Eyal Yona bought Gmul in a very similar manner - he bought it through MPI with a corporate coffer of which he had taken control.
The method of buying publicly-traded coffers indirectly looks promising so long as the entrepreneurs continue to roll along and the financial market smiles on them. But stock exchange cemeteries are full of the bodies of companies and entrepreneurs that dealt in these kind of takeovers. In the end, the question is what they do with the money and how they make it create real returns.
3. The state budget is stretched and MKs want to stretch it even tighter. Disengagement is taking its bite, tax revenues have stopped growing, and the treasury is heading back to the drawing board to pore over minuscule bits that can still be cut.
But there are things for which it is never a problem to raise budgets and additions. There's former prime minister Ehud Barak's offices. This week the treasury submitted a request to increase that annual budget by half a million shekels to NIS 3.3 million - out of security concerns.
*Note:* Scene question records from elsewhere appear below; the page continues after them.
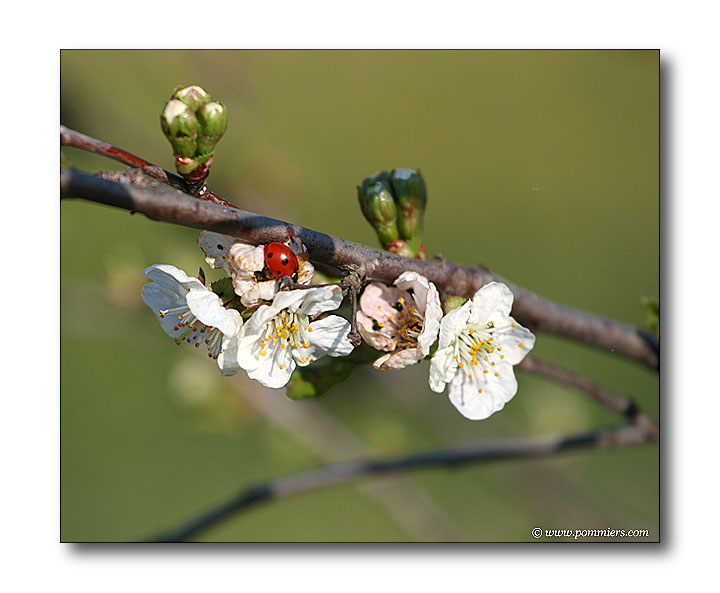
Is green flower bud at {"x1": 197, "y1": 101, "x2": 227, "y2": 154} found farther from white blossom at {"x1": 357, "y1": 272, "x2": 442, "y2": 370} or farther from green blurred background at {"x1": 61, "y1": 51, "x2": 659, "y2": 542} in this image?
green blurred background at {"x1": 61, "y1": 51, "x2": 659, "y2": 542}

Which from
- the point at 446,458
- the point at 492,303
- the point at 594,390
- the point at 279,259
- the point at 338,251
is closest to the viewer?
the point at 279,259

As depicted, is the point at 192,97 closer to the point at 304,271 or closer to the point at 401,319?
the point at 304,271

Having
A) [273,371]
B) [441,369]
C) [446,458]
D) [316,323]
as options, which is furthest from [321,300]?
[446,458]

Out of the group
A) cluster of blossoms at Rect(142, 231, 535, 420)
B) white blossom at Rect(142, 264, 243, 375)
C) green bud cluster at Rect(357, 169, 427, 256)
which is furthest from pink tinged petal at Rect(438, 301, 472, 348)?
white blossom at Rect(142, 264, 243, 375)

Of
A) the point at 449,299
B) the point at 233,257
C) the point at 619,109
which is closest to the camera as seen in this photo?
the point at 233,257

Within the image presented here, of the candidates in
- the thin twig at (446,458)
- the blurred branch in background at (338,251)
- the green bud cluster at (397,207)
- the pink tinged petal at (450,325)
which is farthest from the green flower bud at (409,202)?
the thin twig at (446,458)

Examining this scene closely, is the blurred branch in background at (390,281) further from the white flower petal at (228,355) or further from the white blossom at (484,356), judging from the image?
the white flower petal at (228,355)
Why does Barak, a private businessman who has not been prime minister for four years and is engaged mainly in getting rich - need the state to give him a NIS 3.3 million office? When anyone here says "security concerns," everyone else rolls over and plays dead.
4. In a few weeks the $40 million that Yossi Maiman, Ron Lauder and Shlomo Ben Zvi promised when they got commercial television station Channel 10 out of bankruptcy proceedings will be gone. How did the money go so fast?
About half of it covered old debts to suppliers and to Maiman himself and the rest evaporated on the regular operations of a channel that burns about $2 million per month.
In recent weeks Channel 10 has managed to substantially improve its ratings and the result is that few now doubt its ability to survive. But those looking at the numbers know that it will take another $30-50 million to put this business in the black.
So what will happen? All the options are open except one, we think. Yossi Maiman, who has already put $70 million of his own money into Channel 10 is fed up. He does forecast the channel will be profitable in 2006, but his willingness to invest more money is near the limit.
Ben Zvi might not be fed up yet, but he doesn't have such deep pockets. So the only the only option left is Ron Lauder, the only remaining deep pocket in the area.
Of course Lauder himself will also not agree to carry the channel alone and he will also be looking feverishly in the next few weeks for someone to help him hoist the stretcher.